Why was the Marcos family never brought to court for their crimes of plunder and massive human rights violations, most especially extrajudicial killings and enforced disappearances? The only successful case against the Marcos family was not filed by the government but by the organization of victims of human rights violations under Martial Law, the Samahan ng Ex-Detainees Laban sa Detensyon at Aresto (SELDA). The case was filed by the victims before the Federal District Court of Hawaii when the Marcos family was still in exile there.
Why have the Marcos family been allowed to use the resources they stole from the nation’s coffers to make a political comeback and to launch a systematic campaign to twist the truth about the Marcos dictatorship? According to an Interaksyon.com report, the government is still trying to recover $1 billion from the Marcos family and their cronies. After 30 years, the government has still not been able to confiscate the ill-gotten wealth of the Marcoses? What has the government recovered so far and what happened to these assets?
The failure of the government to exact justice on the Marcos family for their crimes against the Filipino people and to educate the youth about these are partly to blame for the political comeback of the Marcos family.
But still, what makes Bongbong Marcos, and what the Marcos family represents – and to a certain extent the brand of politics being projected by Rodrigo Duterte – attractive to young voters is the failure of the governments after Marcos to address the fundamental issues of poverty and landlessness, deteriorating quality of life of majority of the people, corruption, impunity in human rights violations, attacks on the nation’s sovereignty, crimes, rule of political dynasties, and the absence of a just and lasting peace.

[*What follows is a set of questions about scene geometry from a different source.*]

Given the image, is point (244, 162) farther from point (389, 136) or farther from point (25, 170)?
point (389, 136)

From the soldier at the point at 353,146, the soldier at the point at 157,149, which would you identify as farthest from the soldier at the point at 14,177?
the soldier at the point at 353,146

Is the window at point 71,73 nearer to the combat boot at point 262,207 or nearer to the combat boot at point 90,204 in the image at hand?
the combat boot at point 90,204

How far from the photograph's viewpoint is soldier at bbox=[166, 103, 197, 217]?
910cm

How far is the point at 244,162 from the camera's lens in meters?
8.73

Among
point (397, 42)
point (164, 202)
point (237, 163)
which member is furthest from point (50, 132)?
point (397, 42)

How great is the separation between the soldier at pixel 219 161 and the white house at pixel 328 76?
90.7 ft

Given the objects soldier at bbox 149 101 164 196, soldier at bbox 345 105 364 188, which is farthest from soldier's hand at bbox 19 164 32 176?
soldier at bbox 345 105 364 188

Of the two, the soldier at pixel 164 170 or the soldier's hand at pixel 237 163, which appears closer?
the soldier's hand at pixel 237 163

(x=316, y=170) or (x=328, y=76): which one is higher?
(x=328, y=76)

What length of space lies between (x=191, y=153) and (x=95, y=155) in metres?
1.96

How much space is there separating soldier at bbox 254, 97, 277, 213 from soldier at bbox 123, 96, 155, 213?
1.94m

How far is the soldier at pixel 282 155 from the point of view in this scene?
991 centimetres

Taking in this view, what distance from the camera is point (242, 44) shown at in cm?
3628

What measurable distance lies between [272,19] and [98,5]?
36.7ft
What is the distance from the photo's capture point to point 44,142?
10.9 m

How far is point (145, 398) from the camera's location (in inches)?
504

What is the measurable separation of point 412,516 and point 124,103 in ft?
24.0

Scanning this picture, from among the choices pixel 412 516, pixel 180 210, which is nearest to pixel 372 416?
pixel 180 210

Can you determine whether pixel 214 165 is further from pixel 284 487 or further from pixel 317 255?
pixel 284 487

Add to this the remarkable ineptitude of the administration of Benigno “Noynoy” Aquino III, and one who has never experienced and never was educated about the horrors of being under martial law would, understandably, be attracted to the idea of a purportedly decisive, efficient type of rule.
The Aquino family was propelled to power because the late Benigno “Ninoy” Aquino Jr. and Cory Aquino were projected as the symbols of the struggle against the Marcos dictatorship. The fact that a Marcos is able to project himself as an alternative now is an indictment of the “daang matuwid” being boasted by the Noynoy Aquino administration, and being used as banner for the Mar Roxas-Leni–Robredo campaign.
The Filipino people need not limit their choices between the “daang matuwid” of the Aquino government vs. the strongman rule being represented by Bongbong Marcos. There has to be a real alternative. One that would genuinely and effectively address the problems of poverty and landlessness, deteriorating quality of life of majority of the people, corruption, impunity in human rights violations, attacks on the nation’s sovereignty, crimes, rule of political dynasties, and the absence of a just and lasting peace. If not one from among the candidates for president and vice president could show that they would decisively address these fundamental issues, then it’s up for the Filipino people to make it happen.